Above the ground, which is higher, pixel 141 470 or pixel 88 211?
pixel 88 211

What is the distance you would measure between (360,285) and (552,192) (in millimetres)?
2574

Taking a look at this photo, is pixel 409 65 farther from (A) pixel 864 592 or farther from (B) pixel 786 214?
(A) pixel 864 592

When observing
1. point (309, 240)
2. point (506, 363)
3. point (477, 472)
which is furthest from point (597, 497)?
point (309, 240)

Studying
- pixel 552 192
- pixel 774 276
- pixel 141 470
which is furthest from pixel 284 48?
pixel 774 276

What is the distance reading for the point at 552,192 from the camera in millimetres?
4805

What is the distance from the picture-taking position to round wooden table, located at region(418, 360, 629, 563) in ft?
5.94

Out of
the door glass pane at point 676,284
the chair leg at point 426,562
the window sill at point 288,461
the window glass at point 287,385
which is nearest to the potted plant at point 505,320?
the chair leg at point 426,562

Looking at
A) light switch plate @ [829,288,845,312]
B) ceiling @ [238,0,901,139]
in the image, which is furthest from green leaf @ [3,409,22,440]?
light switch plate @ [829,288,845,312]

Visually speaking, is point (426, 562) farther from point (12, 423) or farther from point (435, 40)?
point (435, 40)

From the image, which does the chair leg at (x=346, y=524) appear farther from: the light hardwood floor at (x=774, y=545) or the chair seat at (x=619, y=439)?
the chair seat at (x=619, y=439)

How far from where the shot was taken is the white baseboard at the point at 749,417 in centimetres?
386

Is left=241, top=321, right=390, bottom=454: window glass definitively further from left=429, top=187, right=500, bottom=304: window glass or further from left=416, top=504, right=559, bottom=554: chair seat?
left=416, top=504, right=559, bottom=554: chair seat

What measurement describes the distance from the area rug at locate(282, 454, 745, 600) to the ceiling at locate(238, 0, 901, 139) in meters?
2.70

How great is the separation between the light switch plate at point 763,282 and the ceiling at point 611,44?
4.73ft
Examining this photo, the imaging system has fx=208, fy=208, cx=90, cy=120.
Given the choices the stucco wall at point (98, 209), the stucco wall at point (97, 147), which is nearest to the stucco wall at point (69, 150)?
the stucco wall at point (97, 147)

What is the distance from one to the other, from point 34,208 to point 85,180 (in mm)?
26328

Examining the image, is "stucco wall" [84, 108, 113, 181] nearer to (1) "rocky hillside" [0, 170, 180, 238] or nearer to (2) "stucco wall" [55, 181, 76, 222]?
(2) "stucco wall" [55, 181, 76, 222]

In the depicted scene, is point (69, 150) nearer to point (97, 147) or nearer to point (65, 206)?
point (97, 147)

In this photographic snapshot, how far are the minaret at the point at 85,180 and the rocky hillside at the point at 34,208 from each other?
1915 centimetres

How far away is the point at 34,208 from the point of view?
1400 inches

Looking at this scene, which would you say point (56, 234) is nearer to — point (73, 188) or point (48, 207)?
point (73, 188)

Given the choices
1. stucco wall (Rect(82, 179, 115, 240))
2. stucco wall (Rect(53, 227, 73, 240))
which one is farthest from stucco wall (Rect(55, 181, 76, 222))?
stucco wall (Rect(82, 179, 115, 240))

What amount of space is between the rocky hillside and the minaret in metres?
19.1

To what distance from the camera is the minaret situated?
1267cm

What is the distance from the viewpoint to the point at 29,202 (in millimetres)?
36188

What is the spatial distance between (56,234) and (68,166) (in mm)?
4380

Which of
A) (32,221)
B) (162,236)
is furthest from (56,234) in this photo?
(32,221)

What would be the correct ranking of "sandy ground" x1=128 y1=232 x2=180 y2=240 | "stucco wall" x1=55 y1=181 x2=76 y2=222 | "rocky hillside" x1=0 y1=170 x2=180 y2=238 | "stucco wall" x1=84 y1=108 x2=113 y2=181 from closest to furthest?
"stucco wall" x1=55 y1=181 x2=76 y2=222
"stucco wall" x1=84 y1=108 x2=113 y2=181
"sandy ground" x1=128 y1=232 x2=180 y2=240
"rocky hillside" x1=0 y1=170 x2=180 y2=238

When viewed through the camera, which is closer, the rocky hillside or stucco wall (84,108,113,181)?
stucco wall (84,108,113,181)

• [To be done]: Every record above needs to be repeated word for word.

• [Task output]:
Above the ground, which is higher, pixel 141 470 or pixel 88 211?
pixel 88 211

What is the distance you would measure between (360,285) and (552,192) (in millimetres)?
2574

Taking a look at this photo, is pixel 409 65 farther from (A) pixel 864 592 or farther from (B) pixel 786 214?
(A) pixel 864 592

When observing
1. point (309, 240)
2. point (506, 363)
3. point (477, 472)
which is furthest from point (597, 497)?
point (309, 240)

Studying
- pixel 552 192
- pixel 774 276
- pixel 141 470
which is furthest from pixel 284 48?
pixel 774 276

What is the distance reading for the point at 552,192 from the camera in millimetres?
4805

What is the distance from the picture-taking position to round wooden table, located at region(418, 360, 629, 563) in ft?
5.94

Out of
the door glass pane at point 676,284
the chair leg at point 426,562
the window sill at point 288,461
the window glass at point 287,385
which is nearest to the potted plant at point 505,320?
the chair leg at point 426,562

Looking at
A) light switch plate @ [829,288,845,312]
B) ceiling @ [238,0,901,139]
in the image, which is furthest from green leaf @ [3,409,22,440]?
light switch plate @ [829,288,845,312]

Visually speaking, is point (426, 562) farther from point (12, 423) or farther from point (435, 40)?
point (435, 40)

From the image, which does the chair leg at (x=346, y=524) appear farther from: the light hardwood floor at (x=774, y=545) or the chair seat at (x=619, y=439)?
the chair seat at (x=619, y=439)

How far from where the shot was taken is the white baseboard at the point at 749,417 in centimetres?
386

Is left=241, top=321, right=390, bottom=454: window glass definitively further from left=429, top=187, right=500, bottom=304: window glass or further from left=416, top=504, right=559, bottom=554: chair seat?
left=416, top=504, right=559, bottom=554: chair seat

What measurement describes the distance from the area rug at locate(282, 454, 745, 600) to the ceiling at locate(238, 0, 901, 139) in meters?
2.70

How great is the separation between the light switch plate at point 763,282 and the ceiling at point 611,44?
4.73ft
Examining this photo, the imaging system has fx=208, fy=208, cx=90, cy=120.
Given the choices the stucco wall at point (98, 209), the stucco wall at point (97, 147), which is nearest to the stucco wall at point (69, 150)?
the stucco wall at point (97, 147)

What is the distance from one to the other, from point 34,208 to point 85,180 (in mm)?
26328

Examining the image, is "stucco wall" [84, 108, 113, 181] nearer to (1) "rocky hillside" [0, 170, 180, 238] or nearer to (2) "stucco wall" [55, 181, 76, 222]?
(2) "stucco wall" [55, 181, 76, 222]

In the depicted scene, is point (69, 150) nearer to point (97, 147) or nearer to point (65, 206)?
point (97, 147)

In this photographic snapshot, how far are the minaret at the point at 85,180 and the rocky hillside at the point at 34,208 from each other?
1915 centimetres

How far away is the point at 34,208 from the point of view?
1400 inches

Looking at this scene, which would you say point (56, 234) is nearer to — point (73, 188) or point (48, 207)?
point (73, 188)

Given the choices
1. stucco wall (Rect(82, 179, 115, 240))
2. stucco wall (Rect(53, 227, 73, 240))
which one is farthest from stucco wall (Rect(55, 181, 76, 222))?
stucco wall (Rect(82, 179, 115, 240))

What amount of space is between the rocky hillside and the minaret in metres?
19.1

To what distance from the camera is the minaret situated?
1267cm

What is the distance from the viewpoint to the point at 29,202 (in millimetres)?
36188

What is the spatial distance between (56,234) and (68,166) (in mm)?
4380

Which of
A) (32,221)
B) (162,236)
is furthest from (56,234) in this photo?
(32,221)

What would be the correct ranking of "sandy ground" x1=128 y1=232 x2=180 y2=240 | "stucco wall" x1=55 y1=181 x2=76 y2=222 | "rocky hillside" x1=0 y1=170 x2=180 y2=238 | "stucco wall" x1=84 y1=108 x2=113 y2=181 from closest to furthest?
"stucco wall" x1=55 y1=181 x2=76 y2=222
"stucco wall" x1=84 y1=108 x2=113 y2=181
"sandy ground" x1=128 y1=232 x2=180 y2=240
"rocky hillside" x1=0 y1=170 x2=180 y2=238

When viewed through the camera, which is closer, the rocky hillside or stucco wall (84,108,113,181)?
stucco wall (84,108,113,181)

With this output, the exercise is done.